Find your cullinary voice

The Hydroponic Garden

Cultivating Innovation at ICE

In today’s culinary industry, food sourcing is more important than ever. Taste an herb picked straight from a garden and you’ll immediately understand why—the fresh and robust flavor is incomparable to your average store-bought greens. That’s why, when the school moved to a brand new location in downtown Manhattan, ICE built a state-of-the-art indoor hydroponic garden, intended to give culinary students access to the freshest herbs and produce as well as provide the opportunity to take part in the latest urban agriculture trends. By instilling in students the importance of quality ingredients while allowing them to participate in innovative growing practices, ICE ensures that each student receives a holistic culinary education.

ICE’s hydroponic garden is at the forefront of urban agriculture. Utilizing LED light technology and a hydroponic irrigation system, the garden grows up to 50 varieties of herbs and produce on any given day. There you’ll find both common and little-known herbs, inspiring culinary creativity and innovation in the classroom. “We’re growing things like toothache plant, purple ruffle basil, papalo, bronze fennel, red shiso and ordering new stuff all the time. We’re really trailblazing,” says Rob Laing, founder of Farm.One—the organization responsible for cultivating ICE’s hydroponic garden.

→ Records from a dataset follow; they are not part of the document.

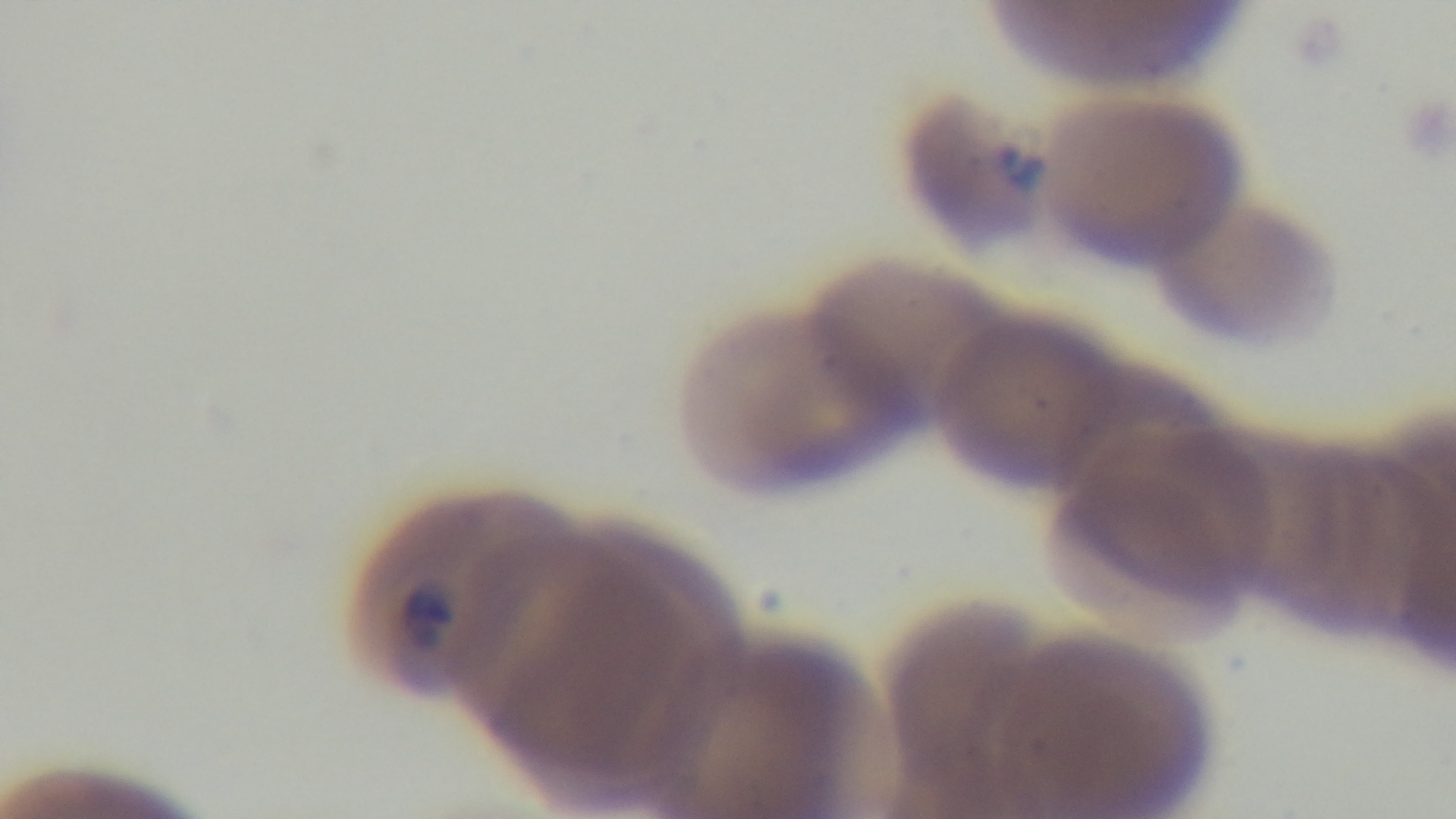

A thin smear.

Summary:
  - Malaria status: infected
  - Modality: light microscopy
  - Field of view: single
  - Capture: mounted 4K digital camera
  - Objective: 100x oil immersion
  - Stain: Giemsa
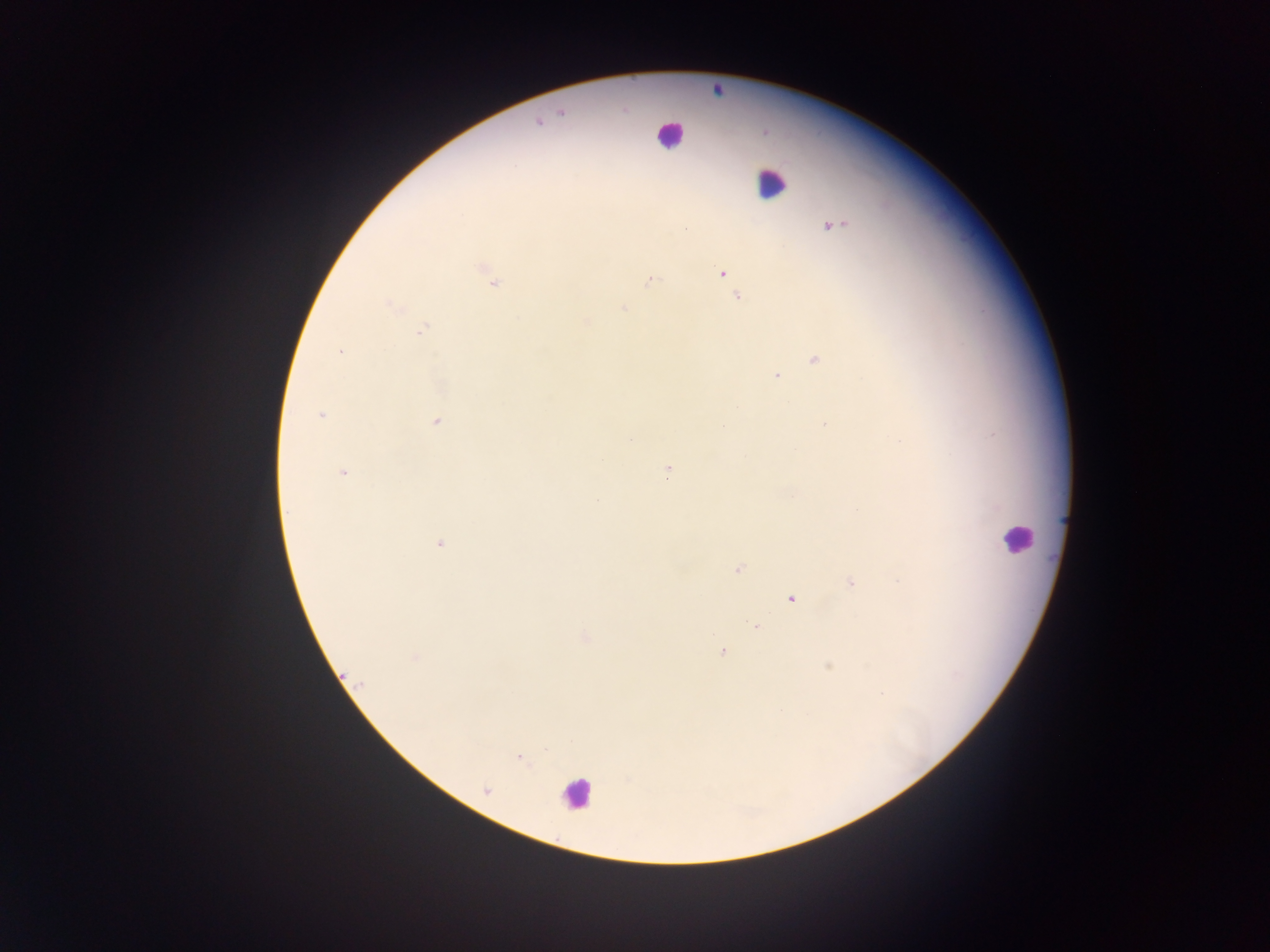

Approximate centers as {x, y} in pixels.
Summary:
  - Plasmodium parasite locations: {561, 111}, {537, 122}, {833, 225}, {723, 274}, {649, 280}, {493, 282}, {737, 296}, {624, 308}, {585, 321}, {421, 329}, {339, 352}, {775, 375}, {737, 407}, {320, 415}, {436, 421}, {823, 423}, {343, 472}, {665, 472}, {790, 495}, {440, 544}, {738, 569}, {900, 579}, {849, 580}, {790, 598}, {756, 625}, {585, 637}, {722, 650}, {415, 659}, {519, 757}
  - Leukocyte locations: {667, 137}, {772, 182}, {1014, 537}, {578, 795}
  - Image size: 1270×952 pixels
  - Country: Ghana
  - Preparation: thick blood film
  - Field of view: single
  - Capture: mobile-phone photograph through a microscope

Making accessible the inaccessible, the garden gives both students and chef instructors the chance to work with freshly grown ingredients from around the globe without the limitations of seasonal or regional availability, encouraging them to push the boundaries of their culinary exploration. New varieties are planted each month and the team continually searches for rare seeds and innovative techniques to maximize flavor and appearance. What’s more, the garden produces several hundred pounds of herbs, micro greens, fruits and vegetables to supply the school each month, making the garden’s bounty an integral part of each ICE student’s education. ICE is also employing creative techniques to maintain the garden—including utilizing the release of over 150 ladybugs to provide pesticide-free pest control:

In addition to students and chef instructors, ICE’s hydroponic garden has drawn visits from industry leaders such as Thomas Keller, Daniel Boulud, Bryce Shuman, Shane Hergatt, Gabriel Kreuther and Wylie Dufresne—chefs with refined palates who can taste and instantly envision how to use the garden’s herbs. Together with ICE’s bean-to-bar Chocolate Lab, ICE’s facilities prepare students for exciting careers in the current culinary landscape.